Roughly 1 in every 475 Americans has died from COVID-19 — more than 700,000 in total — according to a New York Times report using data through Sept. 29.
“The new and alarming surge of deaths this summer means that the coronavirus pandemic has become the deadliest in American history, overtaking the toll from the influenza pandemic of 1918 and 1919, which killed about 675,000 people,” write the Times’ Julie Bosman and Lauren Leatherby.
More than 100,000 Americans have died since June 16, while vaccines have been universally available. Many of those deaths have been concentrated in the South. What’s more, the Times notes, August deaths from COVID-19 were the highest in every age group under 55 since the pandemic began.
Dr. Amesh Adalja, a senior scholar with the Johns Hopkins Center for Health Security, recently told news service Science X that many of these deaths were preventable, because we’ve had the right tools to fight the disease all along. Dr. Adalja also said these figures reflect “how necessary it is to have political leadership that takes pandemic preparedness seriously while having a robust infrastructure to proactively spring into action, free from political interference.”
Here in Tennessee, we have not been free from political interference in fighting the virus. Gov. Bill Lee spends his energy trying to block efforts to stem the spread of COVID.
As school started back this year, some school systems decided to adopt mask mandates to protect students, teachers and staff from COVID-19. But on Aug. 16, Lee interfered and issued an executive order allowing parents to opt their children out of mask mandates. Now Tennessee leads the nation in school closures. As reported by the CDC, more than 400 schools in our state were closed for at least one day between Aug. 2 and Sept. 17. More than two dozen districts closed schools completely, some for more than a week, as COVID-19 cases escalated and thousands of students were quarantined.

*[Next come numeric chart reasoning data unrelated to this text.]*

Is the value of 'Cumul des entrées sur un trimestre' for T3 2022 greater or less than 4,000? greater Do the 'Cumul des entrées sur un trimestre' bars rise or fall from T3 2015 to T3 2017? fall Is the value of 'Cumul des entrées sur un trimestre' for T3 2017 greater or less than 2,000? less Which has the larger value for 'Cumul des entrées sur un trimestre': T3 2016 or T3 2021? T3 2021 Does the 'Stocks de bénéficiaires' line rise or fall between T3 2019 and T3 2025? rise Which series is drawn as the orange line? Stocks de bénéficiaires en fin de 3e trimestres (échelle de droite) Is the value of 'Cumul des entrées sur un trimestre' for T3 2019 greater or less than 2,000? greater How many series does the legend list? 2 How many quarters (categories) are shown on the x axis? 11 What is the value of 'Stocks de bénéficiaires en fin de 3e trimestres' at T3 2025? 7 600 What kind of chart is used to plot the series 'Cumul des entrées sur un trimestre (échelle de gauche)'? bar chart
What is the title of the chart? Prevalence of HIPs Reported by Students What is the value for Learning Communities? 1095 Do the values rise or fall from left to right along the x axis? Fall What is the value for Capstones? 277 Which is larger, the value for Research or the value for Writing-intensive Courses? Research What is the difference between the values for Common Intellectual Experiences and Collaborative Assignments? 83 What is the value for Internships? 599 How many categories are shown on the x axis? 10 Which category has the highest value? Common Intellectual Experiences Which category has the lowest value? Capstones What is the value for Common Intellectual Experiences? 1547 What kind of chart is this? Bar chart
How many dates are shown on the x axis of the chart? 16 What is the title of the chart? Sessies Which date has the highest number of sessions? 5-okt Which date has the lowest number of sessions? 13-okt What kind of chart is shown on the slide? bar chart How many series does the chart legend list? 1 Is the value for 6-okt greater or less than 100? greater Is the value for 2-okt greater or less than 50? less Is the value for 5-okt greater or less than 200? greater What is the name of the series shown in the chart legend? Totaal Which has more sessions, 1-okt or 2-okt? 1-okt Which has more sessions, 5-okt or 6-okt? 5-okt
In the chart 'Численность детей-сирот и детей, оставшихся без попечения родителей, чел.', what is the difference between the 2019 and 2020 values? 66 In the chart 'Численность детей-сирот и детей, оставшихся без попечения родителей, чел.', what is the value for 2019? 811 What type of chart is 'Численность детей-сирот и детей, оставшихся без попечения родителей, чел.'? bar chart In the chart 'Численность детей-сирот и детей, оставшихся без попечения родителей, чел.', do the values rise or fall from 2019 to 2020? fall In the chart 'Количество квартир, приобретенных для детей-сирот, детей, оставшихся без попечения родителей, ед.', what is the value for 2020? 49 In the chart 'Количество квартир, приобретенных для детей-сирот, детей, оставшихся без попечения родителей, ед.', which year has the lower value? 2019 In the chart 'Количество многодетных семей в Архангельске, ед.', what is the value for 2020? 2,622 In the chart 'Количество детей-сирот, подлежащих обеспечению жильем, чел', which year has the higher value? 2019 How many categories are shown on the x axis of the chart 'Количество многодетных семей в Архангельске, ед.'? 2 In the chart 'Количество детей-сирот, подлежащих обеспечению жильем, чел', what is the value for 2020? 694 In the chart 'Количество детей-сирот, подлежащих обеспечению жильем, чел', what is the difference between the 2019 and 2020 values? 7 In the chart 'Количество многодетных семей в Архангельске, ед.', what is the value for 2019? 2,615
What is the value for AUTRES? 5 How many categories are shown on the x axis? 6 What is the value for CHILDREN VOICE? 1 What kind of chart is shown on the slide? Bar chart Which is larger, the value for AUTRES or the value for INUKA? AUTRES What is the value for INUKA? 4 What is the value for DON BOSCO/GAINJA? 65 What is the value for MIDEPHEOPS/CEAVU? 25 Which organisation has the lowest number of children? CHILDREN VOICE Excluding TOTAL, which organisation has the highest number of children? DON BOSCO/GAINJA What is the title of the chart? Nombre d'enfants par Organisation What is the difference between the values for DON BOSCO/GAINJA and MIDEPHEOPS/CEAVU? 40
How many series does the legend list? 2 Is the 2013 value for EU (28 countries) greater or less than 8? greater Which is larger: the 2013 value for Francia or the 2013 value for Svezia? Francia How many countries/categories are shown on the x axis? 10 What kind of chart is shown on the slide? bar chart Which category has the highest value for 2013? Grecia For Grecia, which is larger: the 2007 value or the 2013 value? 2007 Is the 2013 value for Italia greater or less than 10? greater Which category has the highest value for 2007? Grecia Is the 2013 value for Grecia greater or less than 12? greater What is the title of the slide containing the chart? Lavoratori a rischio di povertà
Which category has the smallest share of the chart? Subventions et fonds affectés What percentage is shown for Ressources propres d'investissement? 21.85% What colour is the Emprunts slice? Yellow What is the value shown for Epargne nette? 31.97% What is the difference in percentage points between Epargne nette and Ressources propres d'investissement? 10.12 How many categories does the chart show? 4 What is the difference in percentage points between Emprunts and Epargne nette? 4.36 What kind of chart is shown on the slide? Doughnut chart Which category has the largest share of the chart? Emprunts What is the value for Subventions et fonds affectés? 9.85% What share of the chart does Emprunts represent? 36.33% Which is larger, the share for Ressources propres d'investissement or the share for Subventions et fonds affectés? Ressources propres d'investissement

Not long after the governor issued his executive order, he and his administration found themselves facing lawsuits from concerned parents. The suits contend that the order violates the rights of students with disabilities according to the Americans With Disabilities Act and Section 504 of the Rehabilitation Act. In Williamson County, U.S. District Judge Waverly D. Crenshaw Jr. blocked the executive order. That decision and the governor’s executive order were to expire Oct. 5. Federal judges in Knox and Shelby counties also temporarily blocked the governor’s order.
To ensure mask mandates stay in place or aren’t continually blocked, doctors across the state — including one who serves on Gov. Lee’s COVID-19 advisory panel — are challenging his COVID-19 policies. As reported by Tennessee Lookout, Dr. Erica Kaye — an oncologist and palliative care physician at St. Jude Children’s Research Hospital in Memphis — says, “Gov. Bill Lee has the power and the responsibility to protect the lives of Tennesseans, especially vulnerable young children who cannot yet be vaccinated.”
At least 14 public school employees, including teachers, have died from COVID-19 since the school year began. This is unacceptable.
We have the tools to fight this virus. But when a school district tries to mandate mask wearing, a political leader comes along and says, “Don’t listen.” In July, Rep. Scott Cepicky (R-Culleoka) spread unsubstantiated claims about the COVID-19 vaccine being dangerous while in a legislative hearing, but later criticized the Biden administration for limiting distribution of monoclonal antibody treatments for Tennesseans. It makes no sense that one would listen to a doctor’s guidance on antibodies but not listen to the thousands of doctors and scientists who’ve given us repeated stats on the safety of COVID-19 vaccines.
Meharry Medical College president and CEO Dr. James Hildreth tells The Tennessean that monoclonal antibodies “have become strategically advantageous for politicians” — they’re a means of advocating for a “defense against the virus without telling vaccine-hesitant supporters they should get vaccinated.”
It’s tough to think about the children who are being exposed to the virus because they are not yet able to be vaccinated. Statistics show that COVID-19 is becoming a pandemic of the unvaccinated, who are 11 times more likely to die of the disease than the vaccinated. This does not seem to register with our governor, who appears convinced that politics are more important than sound policy.
What is it going to take for Lee to understand that he is responsible for mitigating this disease? How long will he allow the people of our state to keep dying from COVID? The governor is delusional if thinks his strategy is working.
Bill Freeman
Bill Freeman is the owner of FW Publishing, the publishing company that produces the Nashville Scene, Nfocus, the Nashville Post and Home Page Media Group in Williamson County.